>> Start Extracted entries

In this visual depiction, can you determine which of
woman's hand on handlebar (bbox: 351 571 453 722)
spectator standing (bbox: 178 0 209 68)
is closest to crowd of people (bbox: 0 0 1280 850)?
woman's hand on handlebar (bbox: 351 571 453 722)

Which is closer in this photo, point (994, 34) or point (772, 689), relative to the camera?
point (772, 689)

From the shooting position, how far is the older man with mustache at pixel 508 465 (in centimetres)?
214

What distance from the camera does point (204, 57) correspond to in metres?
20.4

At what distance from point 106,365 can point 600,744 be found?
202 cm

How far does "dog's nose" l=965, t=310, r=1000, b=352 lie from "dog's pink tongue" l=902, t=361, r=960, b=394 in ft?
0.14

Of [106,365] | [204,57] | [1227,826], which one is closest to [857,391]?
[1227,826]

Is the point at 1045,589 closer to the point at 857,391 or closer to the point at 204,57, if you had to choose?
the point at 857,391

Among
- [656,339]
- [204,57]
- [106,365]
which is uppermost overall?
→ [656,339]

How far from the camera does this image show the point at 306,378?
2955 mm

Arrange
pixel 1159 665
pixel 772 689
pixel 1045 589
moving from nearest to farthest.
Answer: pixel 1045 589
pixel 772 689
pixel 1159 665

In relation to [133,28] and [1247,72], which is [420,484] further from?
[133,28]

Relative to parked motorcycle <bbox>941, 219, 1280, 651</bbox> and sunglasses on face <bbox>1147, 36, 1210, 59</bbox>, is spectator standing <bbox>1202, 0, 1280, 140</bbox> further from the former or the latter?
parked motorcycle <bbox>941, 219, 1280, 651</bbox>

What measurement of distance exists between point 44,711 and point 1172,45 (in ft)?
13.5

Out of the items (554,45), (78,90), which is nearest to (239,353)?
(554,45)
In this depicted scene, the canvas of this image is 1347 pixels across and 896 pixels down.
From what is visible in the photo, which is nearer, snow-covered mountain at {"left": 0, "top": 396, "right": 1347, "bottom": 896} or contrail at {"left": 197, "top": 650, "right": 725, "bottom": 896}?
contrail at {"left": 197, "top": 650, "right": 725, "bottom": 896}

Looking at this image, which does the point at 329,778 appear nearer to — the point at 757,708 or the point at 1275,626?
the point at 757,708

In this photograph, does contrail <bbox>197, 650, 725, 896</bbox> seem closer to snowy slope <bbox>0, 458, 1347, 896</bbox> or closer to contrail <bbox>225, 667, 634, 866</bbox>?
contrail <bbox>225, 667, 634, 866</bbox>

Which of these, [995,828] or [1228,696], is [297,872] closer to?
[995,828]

>> End Extracted entries

--- Directive ---
Edit the rows above by replacing every occurrence of "spectator standing" with "onlooker standing", and reproduce all the rows with no other changes.

--- Task solution ---
In this visual depiction, can you determine which of
woman's hand on handlebar (bbox: 351 571 453 722)
onlooker standing (bbox: 178 0 209 68)
is closest to crowd of people (bbox: 0 0 1280 850)?
woman's hand on handlebar (bbox: 351 571 453 722)

Which is closer in this photo, point (994, 34) or point (772, 689), relative to the camera?
point (772, 689)

From the shooting position, how far is the older man with mustache at pixel 508 465 (in centimetres)?
214

What distance from the camera does point (204, 57) correspond to in metres?
20.4

At what distance from point 106,365 can point 600,744 be found?
202 cm

How far does "dog's nose" l=965, t=310, r=1000, b=352 lie from "dog's pink tongue" l=902, t=361, r=960, b=394 in ft?
0.14

Of [106,365] | [204,57] | [1227,826], which one is closest to [857,391]?
[1227,826]

Is the point at 1045,589 closer to the point at 857,391 or closer to the point at 204,57, if you had to choose?
the point at 857,391

Among
- [656,339]
- [204,57]
- [106,365]
which is uppermost overall?
→ [656,339]

How far from the camera does this image show the point at 306,378?
2955 mm

Arrange
pixel 1159 665
pixel 772 689
pixel 1045 589
moving from nearest to farthest.
Answer: pixel 1045 589
pixel 772 689
pixel 1159 665

In relation to [133,28] and [1247,72], which is [420,484] further from?
[133,28]

Relative to parked motorcycle <bbox>941, 219, 1280, 651</bbox> and sunglasses on face <bbox>1147, 36, 1210, 59</bbox>, is onlooker standing <bbox>1202, 0, 1280, 140</bbox> further from the former or the latter?
parked motorcycle <bbox>941, 219, 1280, 651</bbox>

What measurement of distance exists between point 44,711 and point 1172,45 (in ft)?
13.5

Out of the items (554,45), (78,90), which is nearest to (239,353)?
(554,45)
In this depicted scene, the canvas of this image is 1347 pixels across and 896 pixels down.
From what is visible in the photo, which is nearer, snow-covered mountain at {"left": 0, "top": 396, "right": 1347, "bottom": 896} or contrail at {"left": 197, "top": 650, "right": 725, "bottom": 896}?
contrail at {"left": 197, "top": 650, "right": 725, "bottom": 896}

Looking at this image, which does the point at 329,778 appear nearer to — the point at 757,708 or the point at 1275,626?
the point at 757,708

In this photograph, does contrail <bbox>197, 650, 725, 896</bbox> seem closer to snowy slope <bbox>0, 458, 1347, 896</bbox> or closer to contrail <bbox>225, 667, 634, 866</bbox>?
contrail <bbox>225, 667, 634, 866</bbox>

Which of these, [995,828] or [1228,696], is [297,872] closer to?
[995,828]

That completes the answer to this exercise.